Jesus suffered on the cross, and on the cross the wrath of God was poured out for sin. Jesus was beaten, humiliated, and killed in a public spectacle in which God punished him for your sin. Having perfectly offered himself as a sacrifice in your place, Jesus died and rose from the dead on the third day, proving that Jesus really was God incarnate. This death in your place and resurrection to new life achieved the ultimate victory over sin and death. Because Jesus went to the cross, the debt you owe for your sin has been paid. It’s not something you earn, it’s not something you do, it’s a free gift.
The price has already been paid, and because of Jesus’ work on the cross, you are given an open invitation to call on Jesus’ name for the forgiveness of your sins. When you recognize your sin, and recognize your situation (guilty) before a Holy God, and you recognize that the verdict is inescapably guilty, you are given a lifeline.
Everything hinges on how you respond to the truth of the gospel message.

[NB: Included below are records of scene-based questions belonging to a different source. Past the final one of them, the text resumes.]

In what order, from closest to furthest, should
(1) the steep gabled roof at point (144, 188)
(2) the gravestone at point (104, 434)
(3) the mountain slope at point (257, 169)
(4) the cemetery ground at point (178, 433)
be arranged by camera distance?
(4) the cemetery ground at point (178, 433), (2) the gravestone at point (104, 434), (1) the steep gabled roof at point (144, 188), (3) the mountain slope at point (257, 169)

You need only accept Jesus as your Lord and Savior and recognize that Jesus paid the price you could never pay on your behalf, and submit to Jesus’ authority in your life. When you accept Jesus, something profound happens. The Holy Spirit takes up residence inside of you, and God begins to transform you from the inside out, drawing you away from the sin that used to rule in your life.
This is a beautiful truth because the nature of the gospel is not that you need to clean up your life in order to come to Jesus. Jesus comes to you, in spite of your sins, and all that is necessary for eternal life is a recognition of your sin, recognition that you find yourself incapable of earning eternal life, and accepting Jesus’ free gift of grace, trading your sin for eternal life and a relationship with God.
The gospel changes everything. It brings you from an enemy of God, dead in your sins and transgressions, into a loving family relationship where you’re given a new identity as a Child of God and are set free from the sin that used to hold you captive.
That is the essential truth of the gospel.